Há semanas, uma das mais fiéis amigas deste blogue, Helena Oneto, referiu-se, num comentário, a António de Figueiredo (1929-2006), um jornalista português que passou grande parte da sua vida em Londres. Decidi lembrá-lo hoje.

Para a minha geração, António de Figueiredo era um nome mítico do jornalismo português que, no estrangeiro, que se opunha ao Estado Novo. Representante do general Humberto Delgado em Londres, a partir de 1959, havia trabalhado na secção portuguesa da BBC e no "The Guardian", tendo artigos dispersos por imensas outras publicações. Em 1961, tinha ficado histórico o seu "Portugal and its Empire: the truth" e, em 1975, foi muito divulgado o livro que publicou na Penguin, "Portugal: fifty years of dictatorship". Amigo de Basil Davidson, dedicou, como este, uma grande atenção à luta anti-colonial e anti-apartheid, sendo internacionalmente reconhecido como um especialista na matéria. Após 1974, e de quando em vez, textos seus surgiram na imprensa portuguesa.

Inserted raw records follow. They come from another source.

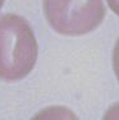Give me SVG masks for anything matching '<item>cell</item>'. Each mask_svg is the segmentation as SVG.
I'll return each mask as SVG.
<instances>
[{
    "label": "cell",
    "instance_id": "cell-1",
    "mask_svg": "<svg viewBox=\"0 0 119 120\" xmlns=\"http://www.w3.org/2000/svg\"><path fill=\"white\" fill-rule=\"evenodd\" d=\"M37 60V42L28 22L17 14L0 17V78L19 81Z\"/></svg>",
    "mask_w": 119,
    "mask_h": 120
},
{
    "label": "cell",
    "instance_id": "cell-2",
    "mask_svg": "<svg viewBox=\"0 0 119 120\" xmlns=\"http://www.w3.org/2000/svg\"><path fill=\"white\" fill-rule=\"evenodd\" d=\"M51 28L65 36H81L96 30L105 17L103 0H44Z\"/></svg>",
    "mask_w": 119,
    "mask_h": 120
},
{
    "label": "cell",
    "instance_id": "cell-3",
    "mask_svg": "<svg viewBox=\"0 0 119 120\" xmlns=\"http://www.w3.org/2000/svg\"><path fill=\"white\" fill-rule=\"evenodd\" d=\"M113 68H114V73L119 81V38L115 44L114 51H113Z\"/></svg>",
    "mask_w": 119,
    "mask_h": 120
},
{
    "label": "cell",
    "instance_id": "cell-4",
    "mask_svg": "<svg viewBox=\"0 0 119 120\" xmlns=\"http://www.w3.org/2000/svg\"><path fill=\"white\" fill-rule=\"evenodd\" d=\"M105 119H119V105H115L106 112Z\"/></svg>",
    "mask_w": 119,
    "mask_h": 120
},
{
    "label": "cell",
    "instance_id": "cell-5",
    "mask_svg": "<svg viewBox=\"0 0 119 120\" xmlns=\"http://www.w3.org/2000/svg\"><path fill=\"white\" fill-rule=\"evenodd\" d=\"M107 4H109L110 9L117 15H119V0H107Z\"/></svg>",
    "mask_w": 119,
    "mask_h": 120
},
{
    "label": "cell",
    "instance_id": "cell-6",
    "mask_svg": "<svg viewBox=\"0 0 119 120\" xmlns=\"http://www.w3.org/2000/svg\"><path fill=\"white\" fill-rule=\"evenodd\" d=\"M3 4H4V0H0V8L3 7Z\"/></svg>",
    "mask_w": 119,
    "mask_h": 120
}]
</instances>
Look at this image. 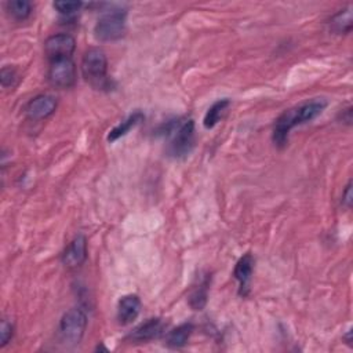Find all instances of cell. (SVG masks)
<instances>
[{"mask_svg":"<svg viewBox=\"0 0 353 353\" xmlns=\"http://www.w3.org/2000/svg\"><path fill=\"white\" fill-rule=\"evenodd\" d=\"M163 330H164L163 320L159 317H153V319H148L146 322L137 326L130 332L129 338L135 342H145V341H151V339L160 337Z\"/></svg>","mask_w":353,"mask_h":353,"instance_id":"11","label":"cell"},{"mask_svg":"<svg viewBox=\"0 0 353 353\" xmlns=\"http://www.w3.org/2000/svg\"><path fill=\"white\" fill-rule=\"evenodd\" d=\"M327 101L316 99L312 101H308L297 108L285 111L276 120L274 127L272 140L276 146H285L289 142V134L290 131L300 125H305L308 122L315 120L322 112L326 109Z\"/></svg>","mask_w":353,"mask_h":353,"instance_id":"1","label":"cell"},{"mask_svg":"<svg viewBox=\"0 0 353 353\" xmlns=\"http://www.w3.org/2000/svg\"><path fill=\"white\" fill-rule=\"evenodd\" d=\"M0 80H2V86L5 88H9V87H16L17 83H18V75L16 72V69L13 68H8L5 66L2 69V73H0Z\"/></svg>","mask_w":353,"mask_h":353,"instance_id":"20","label":"cell"},{"mask_svg":"<svg viewBox=\"0 0 353 353\" xmlns=\"http://www.w3.org/2000/svg\"><path fill=\"white\" fill-rule=\"evenodd\" d=\"M127 12L123 8L111 6L103 12V16L94 27V36L101 42H115L126 35Z\"/></svg>","mask_w":353,"mask_h":353,"instance_id":"3","label":"cell"},{"mask_svg":"<svg viewBox=\"0 0 353 353\" xmlns=\"http://www.w3.org/2000/svg\"><path fill=\"white\" fill-rule=\"evenodd\" d=\"M194 332V324L192 323H184L179 327L172 328L166 338V345L172 349H180L187 345L188 339L191 338Z\"/></svg>","mask_w":353,"mask_h":353,"instance_id":"13","label":"cell"},{"mask_svg":"<svg viewBox=\"0 0 353 353\" xmlns=\"http://www.w3.org/2000/svg\"><path fill=\"white\" fill-rule=\"evenodd\" d=\"M13 334H14V326L3 319L2 320V326H0V346H6L9 343V341L13 338Z\"/></svg>","mask_w":353,"mask_h":353,"instance_id":"21","label":"cell"},{"mask_svg":"<svg viewBox=\"0 0 353 353\" xmlns=\"http://www.w3.org/2000/svg\"><path fill=\"white\" fill-rule=\"evenodd\" d=\"M108 58L103 49L90 47L81 58V73L87 83L96 88H104L108 83Z\"/></svg>","mask_w":353,"mask_h":353,"instance_id":"4","label":"cell"},{"mask_svg":"<svg viewBox=\"0 0 353 353\" xmlns=\"http://www.w3.org/2000/svg\"><path fill=\"white\" fill-rule=\"evenodd\" d=\"M159 133L171 138L167 152L175 159L188 156L195 146V122L192 119L166 122Z\"/></svg>","mask_w":353,"mask_h":353,"instance_id":"2","label":"cell"},{"mask_svg":"<svg viewBox=\"0 0 353 353\" xmlns=\"http://www.w3.org/2000/svg\"><path fill=\"white\" fill-rule=\"evenodd\" d=\"M352 25H353V17H352V8L350 6H348L346 9L339 10L330 20V29L337 35L350 34Z\"/></svg>","mask_w":353,"mask_h":353,"instance_id":"15","label":"cell"},{"mask_svg":"<svg viewBox=\"0 0 353 353\" xmlns=\"http://www.w3.org/2000/svg\"><path fill=\"white\" fill-rule=\"evenodd\" d=\"M231 105V101L228 99H222V100H218L215 101L210 108L209 111L206 112L205 115V119H203V126L210 130V129H214L218 122L221 120L224 112L228 109V107Z\"/></svg>","mask_w":353,"mask_h":353,"instance_id":"16","label":"cell"},{"mask_svg":"<svg viewBox=\"0 0 353 353\" xmlns=\"http://www.w3.org/2000/svg\"><path fill=\"white\" fill-rule=\"evenodd\" d=\"M141 312V300L135 294L125 296L118 305V320L122 326L133 323Z\"/></svg>","mask_w":353,"mask_h":353,"instance_id":"12","label":"cell"},{"mask_svg":"<svg viewBox=\"0 0 353 353\" xmlns=\"http://www.w3.org/2000/svg\"><path fill=\"white\" fill-rule=\"evenodd\" d=\"M76 50V40L68 34H57L50 36L44 42V53L49 61H55L61 58H72Z\"/></svg>","mask_w":353,"mask_h":353,"instance_id":"7","label":"cell"},{"mask_svg":"<svg viewBox=\"0 0 353 353\" xmlns=\"http://www.w3.org/2000/svg\"><path fill=\"white\" fill-rule=\"evenodd\" d=\"M144 119H145V116H144V114L140 112V111L131 114L127 119H125L122 123H119L116 127H114V129L109 131L108 138H107L108 142H115V141H118L119 138L127 135V134H129L133 129H135Z\"/></svg>","mask_w":353,"mask_h":353,"instance_id":"14","label":"cell"},{"mask_svg":"<svg viewBox=\"0 0 353 353\" xmlns=\"http://www.w3.org/2000/svg\"><path fill=\"white\" fill-rule=\"evenodd\" d=\"M87 259V239L77 235L62 252V263L66 268H79Z\"/></svg>","mask_w":353,"mask_h":353,"instance_id":"9","label":"cell"},{"mask_svg":"<svg viewBox=\"0 0 353 353\" xmlns=\"http://www.w3.org/2000/svg\"><path fill=\"white\" fill-rule=\"evenodd\" d=\"M209 278H205L198 287H195L189 296V305L195 311H202L207 304L209 297Z\"/></svg>","mask_w":353,"mask_h":353,"instance_id":"18","label":"cell"},{"mask_svg":"<svg viewBox=\"0 0 353 353\" xmlns=\"http://www.w3.org/2000/svg\"><path fill=\"white\" fill-rule=\"evenodd\" d=\"M81 6H83L81 2H54L53 3V8L58 12V14L66 20L73 18L79 13Z\"/></svg>","mask_w":353,"mask_h":353,"instance_id":"19","label":"cell"},{"mask_svg":"<svg viewBox=\"0 0 353 353\" xmlns=\"http://www.w3.org/2000/svg\"><path fill=\"white\" fill-rule=\"evenodd\" d=\"M342 122H345L346 125H350V122H352V108L350 107L348 109L342 111Z\"/></svg>","mask_w":353,"mask_h":353,"instance_id":"23","label":"cell"},{"mask_svg":"<svg viewBox=\"0 0 353 353\" xmlns=\"http://www.w3.org/2000/svg\"><path fill=\"white\" fill-rule=\"evenodd\" d=\"M6 9L16 21H25L31 17L34 6L28 0H10L6 3Z\"/></svg>","mask_w":353,"mask_h":353,"instance_id":"17","label":"cell"},{"mask_svg":"<svg viewBox=\"0 0 353 353\" xmlns=\"http://www.w3.org/2000/svg\"><path fill=\"white\" fill-rule=\"evenodd\" d=\"M352 200H353V196H352V181H349L348 185L345 187V191L342 192V203H343V206L350 209Z\"/></svg>","mask_w":353,"mask_h":353,"instance_id":"22","label":"cell"},{"mask_svg":"<svg viewBox=\"0 0 353 353\" xmlns=\"http://www.w3.org/2000/svg\"><path fill=\"white\" fill-rule=\"evenodd\" d=\"M87 327V316L81 308L69 309L61 319L58 326V339L66 348L80 343Z\"/></svg>","mask_w":353,"mask_h":353,"instance_id":"5","label":"cell"},{"mask_svg":"<svg viewBox=\"0 0 353 353\" xmlns=\"http://www.w3.org/2000/svg\"><path fill=\"white\" fill-rule=\"evenodd\" d=\"M254 258L250 252L244 254L236 263L235 271H233V276L235 279L239 282L240 287H239V294L246 297L248 294L250 290V280L254 272Z\"/></svg>","mask_w":353,"mask_h":353,"instance_id":"10","label":"cell"},{"mask_svg":"<svg viewBox=\"0 0 353 353\" xmlns=\"http://www.w3.org/2000/svg\"><path fill=\"white\" fill-rule=\"evenodd\" d=\"M49 81L55 88H70L76 83V65L72 58L50 61Z\"/></svg>","mask_w":353,"mask_h":353,"instance_id":"6","label":"cell"},{"mask_svg":"<svg viewBox=\"0 0 353 353\" xmlns=\"http://www.w3.org/2000/svg\"><path fill=\"white\" fill-rule=\"evenodd\" d=\"M57 109V100L49 94H40L32 99L27 107L25 114L31 120H44L50 118Z\"/></svg>","mask_w":353,"mask_h":353,"instance_id":"8","label":"cell"}]
</instances>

Um dia, em Londres, creio que em 1990, o Eugénio Lisboa (com ou sem o Rui Knopfli, já não recordo bem), levaram-me a almoçar com ele a um restaurante italiano de Knightsbridge, onde o Eugénio era "habitué". Ambos haviam conhecido Figueiredo em Moçambique, para onde fora viver aos 17 anos e se iniciou no jornalismo. Envolvido na luta oposicionista em Lourenço Marques, viria a ser preso na sequência das "eleições" perdidas pelo "general sem medo", sendo depois expulso para Portugal. No ano seguinte, rumou a Londres, onde ficou até à sua morte, em 2006.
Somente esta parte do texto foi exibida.